With small studies suggesting that earlier cooling might be better, Boston EMS has developed a method to lower patients’ body temperature with chilled saline kept stocked on all advanced life support ambulances. The question remains open as to whether even earlier cooling, during resuscitation attempts, could yield more benefit.
“When is the best time? While they’re on the living room floor, in the ER, in the ICU?” asks Dr. Lori Harrington, the associate medical director of Boston EMS and an assistant professor of emergency medicine at Boston Medical Center. “That’s still not clear.”
With stronger recommendations from the American Heart Association in 2010, 24 hours of hypothermia has become the standard for some patients who don’t wake up after cardiac arrest. No one cooling method has been proven better than any other — although new devices to specifically target the brain rather than the entire body are being developed.
While hypothermia is now widely used, questions remain. The 2002 studies looked only at patients with a particular type of cardiac arrest caused by ventricular fibrillation, a quivering of the heart. The jury is still out as to whether patients with other types of arrest will benefit, but doctors have started applying the technology with hopes that it might help.
“We, like most places, tend to cool patients even if they don’t fit the exact group that was studied,” Scirica says, “Because the prognosis is so poor, and cooling is the only treatment we have to offer.”
And the applications for therapeutic hypothermia could expand further.
Researchers at the University of Miami have published promising data on hypothermia improving outcomes after spinal cord injury. And in Pittsburgh, Dr. Samuel Tisherman, a professor of critical care medicine and surgery, is studying whether extreme hypothermia could play a role in survival after massive hemorrhage. Consider trauma patients whose blood loss is so profound that their hearts stop. Even if the patients’ injuries could technically be repaired, fewer than 10 percent will survive. But what if physicians could freeze time for patients, by quickly bringing their body temperature down to 50 degrees Fahrenheit?

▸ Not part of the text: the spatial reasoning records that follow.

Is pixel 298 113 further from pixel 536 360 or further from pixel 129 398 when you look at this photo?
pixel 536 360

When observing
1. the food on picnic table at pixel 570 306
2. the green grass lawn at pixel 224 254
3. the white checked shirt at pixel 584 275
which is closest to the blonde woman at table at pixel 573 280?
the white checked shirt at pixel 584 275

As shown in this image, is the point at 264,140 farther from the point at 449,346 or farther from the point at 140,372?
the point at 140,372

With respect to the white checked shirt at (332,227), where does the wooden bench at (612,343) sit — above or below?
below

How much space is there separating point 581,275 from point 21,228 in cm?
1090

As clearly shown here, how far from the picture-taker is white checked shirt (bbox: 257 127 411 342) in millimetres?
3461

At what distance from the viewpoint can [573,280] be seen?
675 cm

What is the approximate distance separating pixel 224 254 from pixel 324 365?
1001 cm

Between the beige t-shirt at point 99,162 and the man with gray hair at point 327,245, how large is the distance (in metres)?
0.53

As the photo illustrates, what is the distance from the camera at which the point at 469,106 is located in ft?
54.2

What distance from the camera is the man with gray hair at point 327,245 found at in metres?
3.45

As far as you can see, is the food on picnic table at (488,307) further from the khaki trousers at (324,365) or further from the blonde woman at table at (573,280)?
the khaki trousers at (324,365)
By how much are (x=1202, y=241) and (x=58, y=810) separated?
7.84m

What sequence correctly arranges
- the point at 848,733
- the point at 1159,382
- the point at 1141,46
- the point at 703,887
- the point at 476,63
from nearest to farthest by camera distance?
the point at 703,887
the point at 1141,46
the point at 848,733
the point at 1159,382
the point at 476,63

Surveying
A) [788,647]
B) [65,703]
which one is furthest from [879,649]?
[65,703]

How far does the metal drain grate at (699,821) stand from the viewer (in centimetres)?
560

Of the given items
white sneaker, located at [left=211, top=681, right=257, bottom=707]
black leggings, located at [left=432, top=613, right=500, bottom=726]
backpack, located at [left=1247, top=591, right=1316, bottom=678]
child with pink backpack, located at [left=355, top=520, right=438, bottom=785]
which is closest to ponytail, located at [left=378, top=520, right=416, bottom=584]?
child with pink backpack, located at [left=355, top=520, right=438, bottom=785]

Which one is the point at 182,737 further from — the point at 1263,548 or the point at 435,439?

“The goal,” Tisherman said, “is preserving brain and other vital organs long enough for surgeons to control the bleeding.”
After years of trials in animals, Tisherman and his team are ready to turn to human subjects. With support from the US Food and Drug Administration and the Department of Defense, they are hoping to begin a clinical trial in the coming weeks.
It has been six months since Peter Franklin was hospitalized in Miami. He’s been back to work full time since April and says he suffers “zero deficits.” He remembers nothing of his arrest or subsequent cooling.
“For four or five days, we didn’t know yet whether his brain was gone. That was torture,” said his wife, Kathleen Franklin.
Fearing the worst, his four children and grandchild traveled to Miami. When Franklin’s breathing tube was removed, the family gathered around his bed, waiting for him to speak.
Franklin looked at his wife. He asked her, “How long have I been here?”
“About five days,” she told him.
He looked around. “Well then,” he said, joking, “where are the cards and flowers?”